De acordo com a mais recente pesquisa divulgada pela Reuters para agosto, a produção diária de petróleo bruto da Organização dos Países Exportadores de Petróleo (OPEP) caiu acentuadamente em agosto, recuando 640.000 barris por dia, para 19,71 milhões de barris/dia. Essa queda expressiva foi principalmente impulsionada por turbulências geopolíticas, envolvendo um conflito que envolve o Irã, que bloqueou diretamente as rotas de exportação da Arábia Saudita. Além disso, o bloqueio relacionado implementado pelos EUA também limitou ainda mais o transporte de mercadorias iranianas. Embora anteriormente a OPEP+ tivesse chegado a um acordo de aumento de produção em agosto com sete países-membros, o agravamento drástico do quadro geopolítico no Oriente Médio desorganizou completamente o plano original de recuperação da oferta.
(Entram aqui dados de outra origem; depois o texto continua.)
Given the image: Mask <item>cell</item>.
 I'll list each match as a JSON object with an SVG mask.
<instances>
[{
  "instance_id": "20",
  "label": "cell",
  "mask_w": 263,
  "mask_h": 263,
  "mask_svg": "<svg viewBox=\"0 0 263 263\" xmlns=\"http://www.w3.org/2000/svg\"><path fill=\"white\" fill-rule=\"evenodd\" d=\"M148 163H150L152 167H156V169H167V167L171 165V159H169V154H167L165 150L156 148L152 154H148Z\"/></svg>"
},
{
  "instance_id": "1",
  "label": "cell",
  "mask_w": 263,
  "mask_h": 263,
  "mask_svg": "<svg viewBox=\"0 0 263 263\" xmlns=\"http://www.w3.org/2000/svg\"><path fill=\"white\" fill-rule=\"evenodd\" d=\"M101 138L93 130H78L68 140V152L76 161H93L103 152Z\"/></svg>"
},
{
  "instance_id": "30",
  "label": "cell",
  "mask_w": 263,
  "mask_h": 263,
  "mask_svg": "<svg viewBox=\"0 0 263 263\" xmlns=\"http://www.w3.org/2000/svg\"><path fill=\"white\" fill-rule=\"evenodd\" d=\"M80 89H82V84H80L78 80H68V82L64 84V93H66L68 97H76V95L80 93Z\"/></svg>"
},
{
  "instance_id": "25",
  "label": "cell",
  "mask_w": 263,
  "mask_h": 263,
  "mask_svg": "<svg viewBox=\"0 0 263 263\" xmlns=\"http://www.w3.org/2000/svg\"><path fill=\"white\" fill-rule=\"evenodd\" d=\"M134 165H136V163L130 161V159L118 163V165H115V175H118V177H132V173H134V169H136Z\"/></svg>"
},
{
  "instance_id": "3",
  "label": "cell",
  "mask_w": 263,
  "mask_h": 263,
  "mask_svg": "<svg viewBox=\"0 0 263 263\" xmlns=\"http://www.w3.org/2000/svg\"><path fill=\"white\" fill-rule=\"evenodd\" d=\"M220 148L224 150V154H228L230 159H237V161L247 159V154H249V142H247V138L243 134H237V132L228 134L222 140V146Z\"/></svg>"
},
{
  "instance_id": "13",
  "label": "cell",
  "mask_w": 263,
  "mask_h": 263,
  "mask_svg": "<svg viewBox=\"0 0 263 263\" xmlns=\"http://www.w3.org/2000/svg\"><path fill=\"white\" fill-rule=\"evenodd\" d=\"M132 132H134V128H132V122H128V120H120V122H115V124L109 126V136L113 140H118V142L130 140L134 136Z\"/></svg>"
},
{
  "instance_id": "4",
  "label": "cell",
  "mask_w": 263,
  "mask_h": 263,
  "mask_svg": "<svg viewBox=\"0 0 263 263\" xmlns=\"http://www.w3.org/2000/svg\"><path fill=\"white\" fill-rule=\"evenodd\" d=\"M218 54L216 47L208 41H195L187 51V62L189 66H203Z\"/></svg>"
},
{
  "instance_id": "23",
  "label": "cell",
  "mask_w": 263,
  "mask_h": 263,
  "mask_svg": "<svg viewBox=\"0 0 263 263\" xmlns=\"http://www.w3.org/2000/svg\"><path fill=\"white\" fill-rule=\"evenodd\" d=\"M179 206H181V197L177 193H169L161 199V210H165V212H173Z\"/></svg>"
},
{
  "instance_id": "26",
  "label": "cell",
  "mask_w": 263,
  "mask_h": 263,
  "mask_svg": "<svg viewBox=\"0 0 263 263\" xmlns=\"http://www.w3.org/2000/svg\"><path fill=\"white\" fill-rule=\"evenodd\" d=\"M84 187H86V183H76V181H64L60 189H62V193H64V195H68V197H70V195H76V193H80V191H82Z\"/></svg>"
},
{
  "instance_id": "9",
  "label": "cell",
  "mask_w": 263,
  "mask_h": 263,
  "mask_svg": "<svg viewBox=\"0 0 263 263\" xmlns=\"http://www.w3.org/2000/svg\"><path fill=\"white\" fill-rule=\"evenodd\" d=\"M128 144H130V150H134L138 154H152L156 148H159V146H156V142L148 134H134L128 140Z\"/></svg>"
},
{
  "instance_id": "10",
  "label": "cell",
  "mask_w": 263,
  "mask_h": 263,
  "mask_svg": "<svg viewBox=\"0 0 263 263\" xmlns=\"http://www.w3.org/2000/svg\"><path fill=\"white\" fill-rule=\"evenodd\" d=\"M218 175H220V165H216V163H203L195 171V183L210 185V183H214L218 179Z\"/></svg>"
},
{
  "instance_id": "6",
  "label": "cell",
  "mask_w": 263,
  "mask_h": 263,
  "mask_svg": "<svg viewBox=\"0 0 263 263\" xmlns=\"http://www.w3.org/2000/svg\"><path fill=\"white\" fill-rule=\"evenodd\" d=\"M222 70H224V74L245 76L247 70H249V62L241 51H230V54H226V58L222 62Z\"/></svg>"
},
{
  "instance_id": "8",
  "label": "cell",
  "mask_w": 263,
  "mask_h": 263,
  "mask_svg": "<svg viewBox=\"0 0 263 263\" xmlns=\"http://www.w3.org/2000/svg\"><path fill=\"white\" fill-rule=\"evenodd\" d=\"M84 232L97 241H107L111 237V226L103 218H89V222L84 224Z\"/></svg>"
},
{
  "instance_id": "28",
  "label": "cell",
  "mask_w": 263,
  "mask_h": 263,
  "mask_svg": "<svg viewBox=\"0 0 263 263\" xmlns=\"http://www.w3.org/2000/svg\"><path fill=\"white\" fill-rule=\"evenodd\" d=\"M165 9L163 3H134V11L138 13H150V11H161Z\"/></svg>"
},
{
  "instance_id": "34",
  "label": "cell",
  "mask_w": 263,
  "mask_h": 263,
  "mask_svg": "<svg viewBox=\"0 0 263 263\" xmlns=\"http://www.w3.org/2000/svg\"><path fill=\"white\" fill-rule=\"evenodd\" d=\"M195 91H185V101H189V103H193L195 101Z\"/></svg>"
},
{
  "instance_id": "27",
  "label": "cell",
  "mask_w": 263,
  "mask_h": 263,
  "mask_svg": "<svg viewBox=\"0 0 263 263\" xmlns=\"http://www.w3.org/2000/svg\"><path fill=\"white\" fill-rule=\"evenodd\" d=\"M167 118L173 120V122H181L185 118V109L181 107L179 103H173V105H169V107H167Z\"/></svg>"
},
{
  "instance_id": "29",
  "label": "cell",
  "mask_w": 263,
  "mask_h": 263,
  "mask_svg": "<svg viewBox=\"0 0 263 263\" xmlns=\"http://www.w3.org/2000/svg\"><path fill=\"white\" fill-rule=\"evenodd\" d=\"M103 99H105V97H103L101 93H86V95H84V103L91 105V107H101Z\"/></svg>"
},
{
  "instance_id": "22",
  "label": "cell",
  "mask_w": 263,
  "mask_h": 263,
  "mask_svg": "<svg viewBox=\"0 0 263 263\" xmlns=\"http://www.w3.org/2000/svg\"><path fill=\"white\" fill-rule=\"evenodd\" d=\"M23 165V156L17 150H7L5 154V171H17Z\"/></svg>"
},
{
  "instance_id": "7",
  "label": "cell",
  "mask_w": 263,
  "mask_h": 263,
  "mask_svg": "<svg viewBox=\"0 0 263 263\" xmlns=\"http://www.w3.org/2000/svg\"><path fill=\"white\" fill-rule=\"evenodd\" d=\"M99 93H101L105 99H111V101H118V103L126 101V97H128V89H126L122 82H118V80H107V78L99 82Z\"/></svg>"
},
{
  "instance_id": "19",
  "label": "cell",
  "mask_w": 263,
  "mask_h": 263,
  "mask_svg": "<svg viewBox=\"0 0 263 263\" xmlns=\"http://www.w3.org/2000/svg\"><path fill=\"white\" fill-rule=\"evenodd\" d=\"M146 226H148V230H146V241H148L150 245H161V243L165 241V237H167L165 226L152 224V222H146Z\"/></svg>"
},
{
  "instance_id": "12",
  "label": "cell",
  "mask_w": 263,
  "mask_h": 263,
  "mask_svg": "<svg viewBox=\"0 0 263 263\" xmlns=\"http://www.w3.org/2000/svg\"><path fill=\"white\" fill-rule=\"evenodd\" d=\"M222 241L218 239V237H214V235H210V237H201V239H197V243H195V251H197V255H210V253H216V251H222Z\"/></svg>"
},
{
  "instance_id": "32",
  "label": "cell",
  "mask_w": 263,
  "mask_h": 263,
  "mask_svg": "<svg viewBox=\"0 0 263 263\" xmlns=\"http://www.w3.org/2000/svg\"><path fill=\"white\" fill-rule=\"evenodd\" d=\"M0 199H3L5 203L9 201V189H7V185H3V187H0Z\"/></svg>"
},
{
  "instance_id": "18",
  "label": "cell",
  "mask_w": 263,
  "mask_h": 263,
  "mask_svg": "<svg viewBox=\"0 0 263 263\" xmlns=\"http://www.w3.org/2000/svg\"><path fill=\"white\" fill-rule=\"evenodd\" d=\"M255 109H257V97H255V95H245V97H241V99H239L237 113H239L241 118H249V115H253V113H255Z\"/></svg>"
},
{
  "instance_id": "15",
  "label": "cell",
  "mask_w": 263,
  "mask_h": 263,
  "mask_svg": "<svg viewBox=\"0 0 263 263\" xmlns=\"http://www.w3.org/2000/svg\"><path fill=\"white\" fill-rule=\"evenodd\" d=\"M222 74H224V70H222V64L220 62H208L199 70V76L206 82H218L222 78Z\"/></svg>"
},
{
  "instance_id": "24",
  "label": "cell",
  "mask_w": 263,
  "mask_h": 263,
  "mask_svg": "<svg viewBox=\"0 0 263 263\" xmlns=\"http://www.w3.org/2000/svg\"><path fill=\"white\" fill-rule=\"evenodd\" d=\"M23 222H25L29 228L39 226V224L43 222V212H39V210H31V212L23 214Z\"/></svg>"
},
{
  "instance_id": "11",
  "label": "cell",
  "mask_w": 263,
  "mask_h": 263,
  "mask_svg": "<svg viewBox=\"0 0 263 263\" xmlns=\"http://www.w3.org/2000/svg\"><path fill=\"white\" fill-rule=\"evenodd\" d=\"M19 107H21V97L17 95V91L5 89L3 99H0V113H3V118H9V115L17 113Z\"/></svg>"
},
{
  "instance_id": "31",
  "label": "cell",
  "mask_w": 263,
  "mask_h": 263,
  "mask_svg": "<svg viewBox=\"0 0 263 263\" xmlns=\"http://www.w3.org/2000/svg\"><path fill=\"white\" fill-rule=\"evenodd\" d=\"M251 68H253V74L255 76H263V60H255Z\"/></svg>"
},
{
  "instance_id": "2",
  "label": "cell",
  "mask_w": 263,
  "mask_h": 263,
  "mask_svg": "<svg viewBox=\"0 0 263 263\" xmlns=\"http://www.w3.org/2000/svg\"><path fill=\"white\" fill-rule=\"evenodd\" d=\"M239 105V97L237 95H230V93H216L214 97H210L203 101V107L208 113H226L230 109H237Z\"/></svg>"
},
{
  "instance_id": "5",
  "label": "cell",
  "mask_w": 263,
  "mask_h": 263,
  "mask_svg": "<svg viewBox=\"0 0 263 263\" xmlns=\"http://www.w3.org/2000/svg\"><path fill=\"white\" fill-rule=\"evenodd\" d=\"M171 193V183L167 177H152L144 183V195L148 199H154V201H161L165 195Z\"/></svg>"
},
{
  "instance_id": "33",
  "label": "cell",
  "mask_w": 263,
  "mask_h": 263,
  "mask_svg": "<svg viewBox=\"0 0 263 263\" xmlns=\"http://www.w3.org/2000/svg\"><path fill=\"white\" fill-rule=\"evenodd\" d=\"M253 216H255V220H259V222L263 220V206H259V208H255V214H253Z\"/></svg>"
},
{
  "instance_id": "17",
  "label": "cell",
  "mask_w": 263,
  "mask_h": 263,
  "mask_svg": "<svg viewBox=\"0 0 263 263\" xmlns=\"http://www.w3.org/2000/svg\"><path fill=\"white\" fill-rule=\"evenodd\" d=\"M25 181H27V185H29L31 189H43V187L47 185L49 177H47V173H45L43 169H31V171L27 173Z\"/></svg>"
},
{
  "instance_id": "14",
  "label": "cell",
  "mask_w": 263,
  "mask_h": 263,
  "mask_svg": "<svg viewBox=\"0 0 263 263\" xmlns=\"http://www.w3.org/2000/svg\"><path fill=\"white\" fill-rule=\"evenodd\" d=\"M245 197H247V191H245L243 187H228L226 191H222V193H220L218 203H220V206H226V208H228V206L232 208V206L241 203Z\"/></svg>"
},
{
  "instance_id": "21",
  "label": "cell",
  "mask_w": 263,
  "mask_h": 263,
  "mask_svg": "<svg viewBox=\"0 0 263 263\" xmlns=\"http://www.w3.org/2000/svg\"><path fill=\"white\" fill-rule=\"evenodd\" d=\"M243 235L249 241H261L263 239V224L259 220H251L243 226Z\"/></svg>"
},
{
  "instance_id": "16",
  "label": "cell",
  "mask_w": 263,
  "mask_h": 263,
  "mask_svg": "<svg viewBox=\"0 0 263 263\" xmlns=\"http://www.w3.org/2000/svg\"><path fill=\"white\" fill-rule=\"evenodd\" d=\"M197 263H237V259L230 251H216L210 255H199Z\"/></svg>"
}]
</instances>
Do ponto de vista dos fundamentos macro, esses dados representam uma ameaça potencial que não pode ser ignorada para o processo global de combate à inflação. A expectativa do mercado era de que, à medida que alguns países produtores recuperassem gradualmente a capacidade, o desequilíbrio entre oferta e demanda no mercado de energia diminuísse, aliviando a pressão inflacionária importada sobre as principais economias. No entanto, a redução involuntária da produção causada por conflitos geopolíticos não apenas reverteu rapidamente a expectativa de melhora na oferta, como também evidenciou a extrema fragilidade das cadeias globais de abastecimento de energia. Em um contexto em que a inflação nos EUA e na Europa ainda se mantém “pegajosa”, o aperto passivo no lado da oferta de energia certamente reduzirá de forma significativa o espaço de manobra dos bancos centrais para implementar futuros ciclos de afrouxamento monetário.
Para os mercados financeiros tradicionais, o bloqueio na oferta de petróleo intensificará as preocupações com estagflação (inflação + estagnação). Se os preços da energia voltarem a subir, os rendimentos dos títulos do Tesouro dos EUA poderão enfrentar pressão de alta, o que pode postergar o ritmo e a magnitude do corte de juros do Federal Reserve; o índice do dólar também pode ganhar suporte defensivo. Ao mesmo tempo, o aumento dos custos de produção para as empresas corroerá a margem de lucros das companhias listadas, ampliando a volatilidade em patamares elevados de ativos de risco tradicionais como as ações dos EUA, levando recursos de proteção a retornarem de mercados acionários com valuation elevado para ativos tradicionais de refúgio.
Quanto ao mercado de criptomoedas, um novo aperto das expectativas de liquidez macro vai reprimir diretamente o sentimento dos compradores. Se a inflação energética voltar a persistir e levar os principais bancos centrais do mundo a adotarem uma postura mais conservadora — ou ainda mais cautelosa — nas trajetórias de corte de juros, os ativos de alto risco sofrerão diretamente o impacto do encolhimento do prêmio de liquidez. Dado que, no momento,
$BTC e todo o ecossistema cripto dependem fortemente do afrouxamento da liquidez macro, os investidores não devem subestimar o efeito contínuo de choques na oferta de commodities sobre a compressão do apetite por risco; no curto prazo, é preciso estar altamente atento ao risco de correção desencadeado por uma mudança do sentimento do mercado para a defesa.